= Maurice Pradines =

French philosopher (1874–1958)

Maurice Pradines (/fr/; 28 March 1874, Glovelier – 26 March 1958, Paris) was a Swiss-born French philosopher. He may be categorized among the interwar period philosophers of the mind and was a proponent of French spiritualism. He developed a theory of knowledge in light of the problems of sensation.

He studied at the École Normale Supérieure. His students at the University of Strasbourg included Maurice Blanchot and Emmanuel Levinas.

==Thought==
In the work of Pradines, the problem of sensation is brought back to that of the union of soul and body. A number of classic authors (including René Descartes and Nicolas Malebranche) considered their separation theoretically. Pradines posed the inverse thesis: that of the immanence of the mind to the body. Any primary or developed psychic phenomenon above all belongs to a living being. How could it be, then, that the body could proceed from the mind? Pradines endeavored to show that in order to explain this relationship, it is necessary to constitute a history or a genesis of the life of the mind.

If the mind is something living, then this question must be answered: what is life? Pradines distinguished two modalities of life: laborious life and defensive life. They are characterized by their respective movements:
- The movement of involution is defined by a living thing's tendency to preserve itself. The living thing perdures by organizing itself. On the one hand, it is capable of withdrawing into itself, and on the other hand, of persevering in its distinction with respect to that which is not itself.
- The movement of evolution is defined by confrontation and collaboration with the alterity that constitutes reality.
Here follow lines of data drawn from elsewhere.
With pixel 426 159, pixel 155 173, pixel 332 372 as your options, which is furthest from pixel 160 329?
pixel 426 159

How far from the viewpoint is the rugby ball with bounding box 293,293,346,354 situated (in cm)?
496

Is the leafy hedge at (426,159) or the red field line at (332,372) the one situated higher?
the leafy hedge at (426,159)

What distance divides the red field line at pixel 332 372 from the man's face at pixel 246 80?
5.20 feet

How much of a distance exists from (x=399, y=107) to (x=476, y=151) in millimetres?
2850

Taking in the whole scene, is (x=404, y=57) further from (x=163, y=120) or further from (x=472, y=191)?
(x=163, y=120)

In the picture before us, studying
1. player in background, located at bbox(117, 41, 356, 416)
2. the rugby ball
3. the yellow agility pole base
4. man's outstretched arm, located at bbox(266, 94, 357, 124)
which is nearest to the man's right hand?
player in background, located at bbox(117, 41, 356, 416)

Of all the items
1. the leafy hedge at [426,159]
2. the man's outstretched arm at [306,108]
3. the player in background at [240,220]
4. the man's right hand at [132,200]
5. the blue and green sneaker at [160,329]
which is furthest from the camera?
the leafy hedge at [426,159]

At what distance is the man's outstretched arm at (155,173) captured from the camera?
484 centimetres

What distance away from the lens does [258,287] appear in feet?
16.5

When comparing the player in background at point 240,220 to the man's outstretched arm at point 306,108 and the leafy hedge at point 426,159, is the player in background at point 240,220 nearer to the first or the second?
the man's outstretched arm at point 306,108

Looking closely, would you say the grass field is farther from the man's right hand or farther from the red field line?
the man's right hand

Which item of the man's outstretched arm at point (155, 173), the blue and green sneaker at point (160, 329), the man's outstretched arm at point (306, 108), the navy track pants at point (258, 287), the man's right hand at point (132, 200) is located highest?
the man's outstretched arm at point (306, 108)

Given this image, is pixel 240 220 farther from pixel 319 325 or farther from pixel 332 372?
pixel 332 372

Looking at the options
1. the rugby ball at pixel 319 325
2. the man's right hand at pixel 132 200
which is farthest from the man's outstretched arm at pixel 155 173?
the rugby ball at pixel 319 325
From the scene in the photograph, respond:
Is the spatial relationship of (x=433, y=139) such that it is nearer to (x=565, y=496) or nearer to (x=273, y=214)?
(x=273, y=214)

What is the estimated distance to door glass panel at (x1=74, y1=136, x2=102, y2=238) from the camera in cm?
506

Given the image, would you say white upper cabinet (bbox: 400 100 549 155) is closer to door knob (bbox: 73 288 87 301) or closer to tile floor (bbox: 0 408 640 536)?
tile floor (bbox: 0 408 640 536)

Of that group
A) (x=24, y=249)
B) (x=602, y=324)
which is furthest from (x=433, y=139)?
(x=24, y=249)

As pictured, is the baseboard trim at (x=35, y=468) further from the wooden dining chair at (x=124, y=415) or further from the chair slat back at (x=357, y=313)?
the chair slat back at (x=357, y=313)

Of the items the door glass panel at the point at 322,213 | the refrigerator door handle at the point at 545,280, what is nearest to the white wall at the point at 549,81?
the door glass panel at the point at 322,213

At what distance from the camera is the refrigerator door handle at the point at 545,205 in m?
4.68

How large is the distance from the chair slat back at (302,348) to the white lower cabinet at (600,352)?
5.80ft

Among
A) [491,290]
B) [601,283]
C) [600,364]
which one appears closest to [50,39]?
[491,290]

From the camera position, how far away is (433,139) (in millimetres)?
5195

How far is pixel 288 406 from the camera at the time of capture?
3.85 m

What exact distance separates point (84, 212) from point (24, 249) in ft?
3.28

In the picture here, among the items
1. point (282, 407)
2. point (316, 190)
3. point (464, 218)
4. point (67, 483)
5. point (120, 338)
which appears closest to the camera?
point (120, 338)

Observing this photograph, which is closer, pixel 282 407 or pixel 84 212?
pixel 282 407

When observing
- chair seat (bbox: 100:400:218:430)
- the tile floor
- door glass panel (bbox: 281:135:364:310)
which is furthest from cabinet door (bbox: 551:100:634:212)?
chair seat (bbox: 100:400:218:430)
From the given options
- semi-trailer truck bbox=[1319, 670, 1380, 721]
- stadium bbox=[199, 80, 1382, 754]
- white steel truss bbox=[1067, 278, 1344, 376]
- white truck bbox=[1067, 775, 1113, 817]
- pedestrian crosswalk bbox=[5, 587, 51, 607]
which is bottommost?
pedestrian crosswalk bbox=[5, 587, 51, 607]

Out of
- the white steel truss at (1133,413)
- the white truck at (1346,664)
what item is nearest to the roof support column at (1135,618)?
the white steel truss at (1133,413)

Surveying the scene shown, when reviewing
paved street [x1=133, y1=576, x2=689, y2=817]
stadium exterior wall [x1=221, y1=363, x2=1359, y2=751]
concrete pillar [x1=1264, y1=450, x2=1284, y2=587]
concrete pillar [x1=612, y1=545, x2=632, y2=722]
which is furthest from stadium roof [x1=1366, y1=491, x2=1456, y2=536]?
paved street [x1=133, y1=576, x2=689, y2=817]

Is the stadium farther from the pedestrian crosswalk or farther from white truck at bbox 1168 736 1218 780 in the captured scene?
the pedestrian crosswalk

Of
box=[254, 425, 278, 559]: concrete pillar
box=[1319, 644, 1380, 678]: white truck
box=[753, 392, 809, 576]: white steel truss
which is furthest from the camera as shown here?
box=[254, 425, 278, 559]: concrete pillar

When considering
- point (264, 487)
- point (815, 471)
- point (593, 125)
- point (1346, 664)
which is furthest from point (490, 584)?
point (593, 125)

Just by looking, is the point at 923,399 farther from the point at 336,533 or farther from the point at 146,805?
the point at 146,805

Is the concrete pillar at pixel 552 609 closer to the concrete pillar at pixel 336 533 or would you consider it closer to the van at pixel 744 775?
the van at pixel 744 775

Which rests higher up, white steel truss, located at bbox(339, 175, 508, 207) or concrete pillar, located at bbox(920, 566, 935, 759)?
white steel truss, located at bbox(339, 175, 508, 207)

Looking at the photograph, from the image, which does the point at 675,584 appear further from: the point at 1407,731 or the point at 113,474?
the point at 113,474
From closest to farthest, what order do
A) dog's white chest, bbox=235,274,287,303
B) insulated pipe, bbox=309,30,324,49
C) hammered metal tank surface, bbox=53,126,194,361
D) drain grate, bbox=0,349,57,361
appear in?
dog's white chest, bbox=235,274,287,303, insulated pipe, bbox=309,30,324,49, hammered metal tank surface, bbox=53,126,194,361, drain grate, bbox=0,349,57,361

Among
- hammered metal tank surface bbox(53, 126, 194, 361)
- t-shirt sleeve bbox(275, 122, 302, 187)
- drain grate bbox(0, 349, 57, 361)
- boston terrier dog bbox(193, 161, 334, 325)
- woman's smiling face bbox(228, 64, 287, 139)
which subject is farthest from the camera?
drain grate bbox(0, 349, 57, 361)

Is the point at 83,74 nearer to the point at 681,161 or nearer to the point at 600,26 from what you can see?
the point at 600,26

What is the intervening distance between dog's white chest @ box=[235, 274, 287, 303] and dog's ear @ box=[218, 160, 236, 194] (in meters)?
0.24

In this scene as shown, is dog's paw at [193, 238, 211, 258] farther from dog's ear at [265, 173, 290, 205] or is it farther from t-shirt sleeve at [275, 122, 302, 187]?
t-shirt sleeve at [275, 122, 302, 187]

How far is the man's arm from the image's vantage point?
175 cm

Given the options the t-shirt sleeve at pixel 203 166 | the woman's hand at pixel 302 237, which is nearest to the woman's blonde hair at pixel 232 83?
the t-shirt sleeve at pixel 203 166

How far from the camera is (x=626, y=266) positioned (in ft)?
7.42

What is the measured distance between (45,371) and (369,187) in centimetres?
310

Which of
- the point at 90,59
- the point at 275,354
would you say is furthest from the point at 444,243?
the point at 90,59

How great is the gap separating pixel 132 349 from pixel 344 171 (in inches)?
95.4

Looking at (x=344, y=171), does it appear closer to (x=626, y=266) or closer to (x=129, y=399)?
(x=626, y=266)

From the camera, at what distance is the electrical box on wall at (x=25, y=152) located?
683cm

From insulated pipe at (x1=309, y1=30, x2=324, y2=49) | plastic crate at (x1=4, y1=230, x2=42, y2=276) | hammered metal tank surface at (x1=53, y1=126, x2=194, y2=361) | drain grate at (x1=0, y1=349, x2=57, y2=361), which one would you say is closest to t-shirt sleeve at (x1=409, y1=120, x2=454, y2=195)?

Initially, the person with an egoistic tendency likes himself. But, in order to perdure, he must find means of preserving himself. Consequently, he will have no other choice than to confront himself with the world. This contact with exteriority is capital: it is what will make possible the distinction between soul and mind.

As a tendency first to preservation, as a tension originating toward self and toward others as self, life is love, animation, soul. The soul is the first degree of spiritualization of the living thing, as a tendency towards something.

Consequently, how does the soul constitute mind?

Here sensation intervenes as an urgent point in Pradinesian thought and is distinguished into two categories:
- Laborious sensitivity by which the body seeks that which is useful.
- Defensive sensitivity which consists of fleeing that which threatens.

According to Pradines, philosophy never correctly wondered about the problem of sensation. He takes aim at the empirists as those who missed the essential: they held sensation only as the starting point of knowledge. In reality, philosophy almost always sticks to the causes and never to the function. Sensation, in its function, is precisely of primary importance since someone who provokes it in a living body does so only if the provocation interests the body and acquires a meaning for its life. Sensation is the psychic phenomenon by which life gives itself something to understand the reality with which it is confronted. Nevertheless, if it proves to be paramount, it is not the first criterion of the mind.

It is preceded by affectivity, because it is necessary to perceive in order to sense. Here again, Pradines distinguishes two occurrences:
- Affective or sensitive sensitivity, which, being impersonal, does not provide knowledge of the object but only of the states of pain or pleasure with respect to it. It is not located in any precise part of the body.
- Sensory sensitivity or sensoriality, the perceptive function of given organs, generating more or less precise information.

Sensoriality makes possible the meaning of the need and defense. But it is not more or less affective. Because the affectivity which is fuzzy and vague cannot be divided into degrees, sensoriality is instead more or less representative.

If affectivity (affective sensitivity) is not characterized by pleasure or pain, it is between these two extremes that the sensoriality will be able to exert itself. At this point sensation becomes a perception or what one could call an insensitive sensation.

What can then be made of this apparent paradox?

Space is what is constituted in sensoriality: we always perceive that which is not us according to our adaptation to reality. This is the meaning of defense, which we allow ourselves (through thermal tactition, mechanical tactition, hearing, sight, etc.) because if there is not escape, there is, through detachment, foresight of the possible pain. These meanings are specific to space and thus to the mind because they do not blindly embrace reality but permit an intellectual knowledge through the depth that they establish in our relationships with objects. In being forced to differentiate space, the living thing accedes to the world of the mind, that is to say, to intelligence and knowledge.

==Works==
- Philosophie de la sensation : I. Les sens du besoin, Paris, Belles Lettres, 1932. II. Les sens de la défense, Paris, Belles Lettres, 1934.
- Traité de psychologie générale, PUF, coll. Dito, Paris, reprinted 1986.
- La fonction perceptive, Cours de la Sorbonne (1941), Paris, Delanoël-Gonthier, 1981.
- L'aventure de l'esprit dans les espèces, Paris, Flammarion, 1954.
- Le beau voyage, Paris, Le Cerf, 1982.

==Sources==
- Jacques Grappe, La genèse réciproque. Introduction à la psychologie de Maurice Pradines, PUF, 1949.